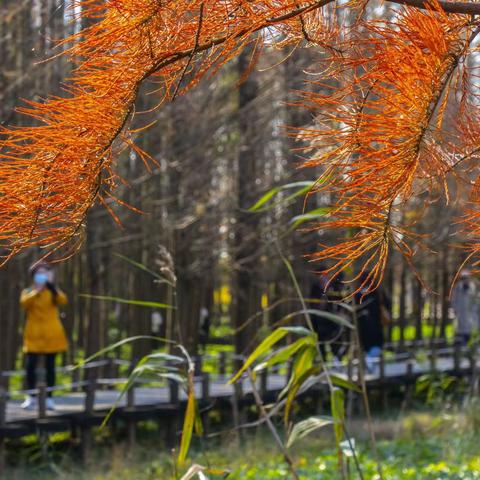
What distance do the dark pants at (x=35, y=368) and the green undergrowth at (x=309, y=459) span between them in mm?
969

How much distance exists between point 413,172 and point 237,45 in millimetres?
964

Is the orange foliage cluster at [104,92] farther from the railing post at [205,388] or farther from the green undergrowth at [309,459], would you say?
the railing post at [205,388]

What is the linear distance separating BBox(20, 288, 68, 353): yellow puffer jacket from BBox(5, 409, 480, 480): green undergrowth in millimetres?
1236

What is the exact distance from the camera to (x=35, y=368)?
13.4 meters

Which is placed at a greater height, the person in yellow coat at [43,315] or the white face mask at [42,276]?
the white face mask at [42,276]

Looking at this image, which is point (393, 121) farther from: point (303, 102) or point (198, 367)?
point (198, 367)

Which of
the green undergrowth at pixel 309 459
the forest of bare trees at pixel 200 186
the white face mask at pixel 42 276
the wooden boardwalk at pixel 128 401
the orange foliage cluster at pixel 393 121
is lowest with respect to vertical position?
the green undergrowth at pixel 309 459

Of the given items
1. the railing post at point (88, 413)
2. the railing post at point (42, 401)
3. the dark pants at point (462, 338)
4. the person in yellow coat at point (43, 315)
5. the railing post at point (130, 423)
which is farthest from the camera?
the dark pants at point (462, 338)

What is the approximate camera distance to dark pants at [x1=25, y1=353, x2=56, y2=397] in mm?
13180

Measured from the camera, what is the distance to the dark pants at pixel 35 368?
13.2 meters

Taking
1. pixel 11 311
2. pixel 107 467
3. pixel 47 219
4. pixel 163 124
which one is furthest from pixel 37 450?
pixel 11 311

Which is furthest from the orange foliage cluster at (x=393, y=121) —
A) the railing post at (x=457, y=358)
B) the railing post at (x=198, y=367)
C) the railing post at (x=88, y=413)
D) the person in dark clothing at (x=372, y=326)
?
the railing post at (x=457, y=358)

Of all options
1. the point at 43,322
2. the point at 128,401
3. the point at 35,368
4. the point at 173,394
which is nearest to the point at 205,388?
the point at 173,394

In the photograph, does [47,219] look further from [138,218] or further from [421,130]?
[138,218]
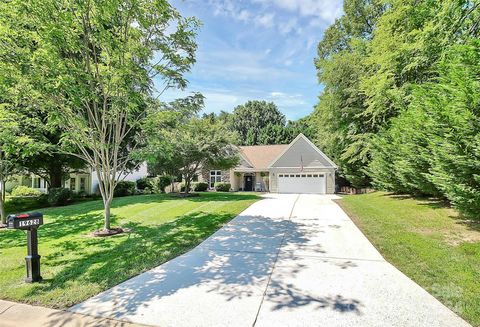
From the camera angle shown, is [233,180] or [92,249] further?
[233,180]

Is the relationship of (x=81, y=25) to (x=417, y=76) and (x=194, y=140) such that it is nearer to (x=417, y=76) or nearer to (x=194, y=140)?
(x=194, y=140)

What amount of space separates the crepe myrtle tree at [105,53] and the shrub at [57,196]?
485 inches

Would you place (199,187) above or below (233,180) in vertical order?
below

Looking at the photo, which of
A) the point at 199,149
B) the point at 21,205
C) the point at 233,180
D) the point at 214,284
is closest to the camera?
the point at 214,284

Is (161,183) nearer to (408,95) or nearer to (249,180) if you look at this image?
(249,180)

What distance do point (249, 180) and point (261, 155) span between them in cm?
320

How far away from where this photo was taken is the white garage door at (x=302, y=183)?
26219 millimetres

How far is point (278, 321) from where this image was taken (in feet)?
12.2

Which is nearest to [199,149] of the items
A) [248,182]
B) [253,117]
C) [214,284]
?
[214,284]

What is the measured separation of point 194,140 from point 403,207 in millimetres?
12353

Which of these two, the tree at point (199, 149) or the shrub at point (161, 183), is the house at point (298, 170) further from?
the tree at point (199, 149)

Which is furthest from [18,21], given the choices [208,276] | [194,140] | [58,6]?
[194,140]

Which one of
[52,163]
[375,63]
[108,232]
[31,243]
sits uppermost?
[375,63]

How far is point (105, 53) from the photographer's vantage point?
803cm
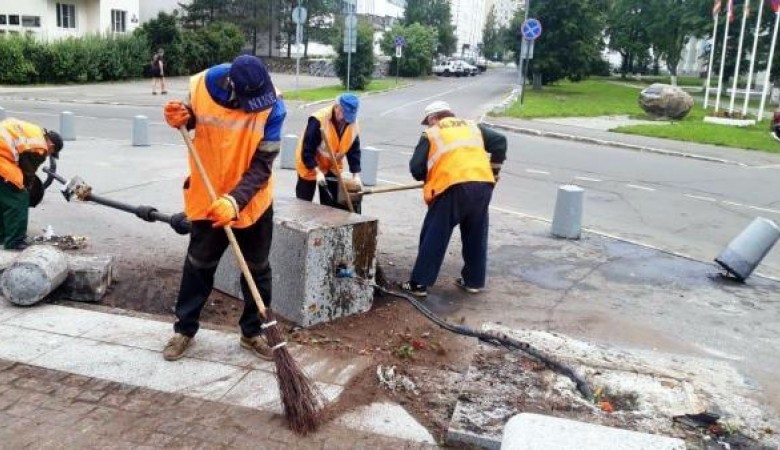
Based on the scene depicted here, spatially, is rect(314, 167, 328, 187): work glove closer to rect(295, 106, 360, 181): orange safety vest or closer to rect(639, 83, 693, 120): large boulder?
rect(295, 106, 360, 181): orange safety vest

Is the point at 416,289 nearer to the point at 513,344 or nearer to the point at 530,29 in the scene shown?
the point at 513,344

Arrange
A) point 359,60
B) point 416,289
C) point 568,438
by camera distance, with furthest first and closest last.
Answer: point 359,60 → point 416,289 → point 568,438

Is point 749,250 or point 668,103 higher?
point 668,103

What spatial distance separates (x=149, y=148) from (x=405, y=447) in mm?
11368

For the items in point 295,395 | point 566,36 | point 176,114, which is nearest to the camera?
point 295,395

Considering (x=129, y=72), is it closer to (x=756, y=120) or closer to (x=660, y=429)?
(x=756, y=120)

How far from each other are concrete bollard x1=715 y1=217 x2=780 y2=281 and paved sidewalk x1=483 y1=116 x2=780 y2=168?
10.1 metres

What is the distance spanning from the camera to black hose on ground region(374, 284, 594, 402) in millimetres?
4199

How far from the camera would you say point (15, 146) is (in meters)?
6.23

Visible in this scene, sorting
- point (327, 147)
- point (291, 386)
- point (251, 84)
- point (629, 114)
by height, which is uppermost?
point (251, 84)

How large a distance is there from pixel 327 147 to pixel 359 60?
28.7 meters

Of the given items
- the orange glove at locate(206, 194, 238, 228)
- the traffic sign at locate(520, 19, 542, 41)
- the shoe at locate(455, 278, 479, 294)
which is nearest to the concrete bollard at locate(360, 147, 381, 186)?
the shoe at locate(455, 278, 479, 294)

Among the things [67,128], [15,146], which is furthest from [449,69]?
[15,146]

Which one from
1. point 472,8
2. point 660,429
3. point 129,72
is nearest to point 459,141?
point 660,429
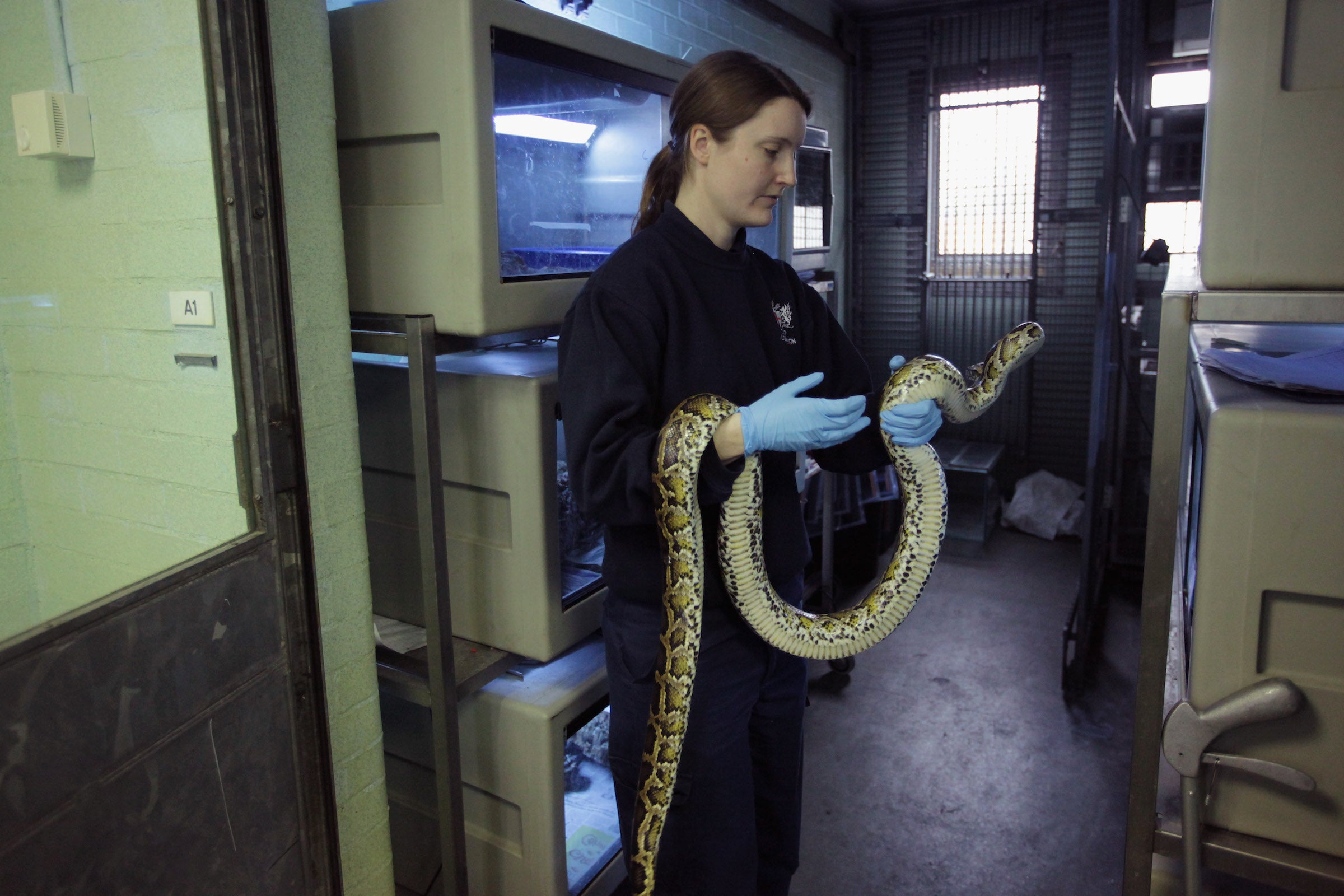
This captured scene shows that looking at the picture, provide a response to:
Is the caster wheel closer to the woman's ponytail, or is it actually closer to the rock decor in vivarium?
the rock decor in vivarium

□ □ □ □ □

Arrange the records from the line containing "What is the approximate" through the line containing "13.2 meters", both included, as a two-column CSV with the headers text and answer. Place each record in its own row, put every field in double quotation marks, and replace any line breaks within a field with spaces.

## REPLY TO THE EXERCISE
text,answer
"What is the approximate camera distance to dark pants at [x1=25, y1=353, x2=56, y2=397] in mm?","13180"
"Measured from the camera, what is the distance to the dark pants at pixel 35 368?","13.2 meters"